The other main notable findings from the saccade path analyses was that reflexive first saccades from the right cheek of fearful and surprised faces were directed more strongly towards the mouth than towards all other target locations. Although this might in part reflect a tendency for those saccades to target the closest facial feature to the fixated location, it is also consistent with the hypothesis that emotion-informative facial features–in this case, the mouth–attract saccades.

Experiment 2

In Experiment 2a we aimed to address the same research questions as for Experiment 1, this time using a different combination of facial expressions. Those questions were: (1) Does a single fixation on an emotion-distinguishing facial feature enhance emotion-recognition accuracy? (2) Do reflexive first saccades from initial fixation on the face target emotion-distinguishing features? We replicated Experiment 1 using a new combination of facial expressions–angry, fearful, surprised and disgusted (replacing sad)–for two reasons. First, we wanted to replicate our results relating to anger, fear and surprise in the context of a different combination of emotions. Second, we wanted to test whether enforcing fixation on the mouth would enhance the recognition of disgust and whether reflexive saccades are more strongly directed to the mouth of disgusted faces, given previous research indicating that mid-to-high spatial frequency information at the mouth and the neighbouring wrinkled nose region is informative for the recognition of disgust [14–17]. Furthermore, previous research also suggests that observers spend more time looking at the mouth regions of disgusted facial expressions (more specifically, the upper lip in [40]). Previous research also suggests high confusion rates between disgust and anger, especially disgusted expressions being misclassified as angry [53–57]. Jack et al. [56] found that the resolution of this misclassification occurs when the upper lip raiser action unit is activated in the expression dynamics. Therefore, we hypothesized higher emotion recognition accuracy for disgusted faces and reduced misclassifications when the mouth is foveated.
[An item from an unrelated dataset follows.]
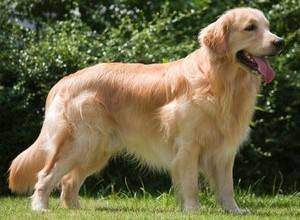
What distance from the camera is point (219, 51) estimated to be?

In Experiment 2b we addressed two additional research questions: (3) Do observers, when required to classify facially expressed emotions, spend more time fixating the emotion-distinguishing facial features compared to less informative features? (4) Is the time spent fixating the emotion-distinguishing facial features related to accuracy in classifying the relevant emotion? Experiment 2b was the same as Experiment 2a with the principal exception that the face stimuli were displayed for considerably longer (5 s rather than 82 ms), thus allowing the participants to freely view the faces.